Veröffentlicht: 08.08.2024. Rubrik: Lustiges
Die Kuschelkugel
Als meine Frau im letzten Jahr an einem Hirntumor starb, waren wir siebenundzwanzig Jahre verheiratet gewesen. Gott, was hatten wir uns manchmal gestritten! Noch zwei Querstraßen weiter blieben die Leute verwundert stehen und trauten ihren Ohren nicht. Das war ja der reinste Schlachtenlärm!
Trotzdem, unsere Ehe war keineswegs unglücklich.
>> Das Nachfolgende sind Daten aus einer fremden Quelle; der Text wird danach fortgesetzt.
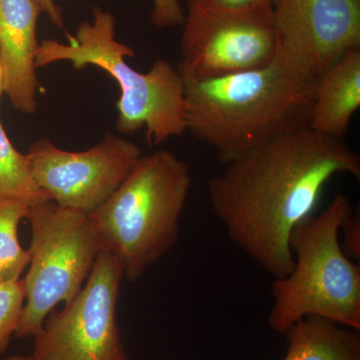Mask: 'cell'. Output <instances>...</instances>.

Sie war eben nur laut. Auf dem Höhepunkt solcher Auseinandersetzungen erzählte einer von uns plötzlich einen Witz – meistens ich, denn das Witzeerzählen lag meiner Frau nicht – und schon lagen wir uns wieder in den Armen und herzten und küssten uns. Sogar auf dem Sterbebett erzählte ich ihr einen letzten, knackigen Herrenwitz. Sie lachte kurz auf und verschied.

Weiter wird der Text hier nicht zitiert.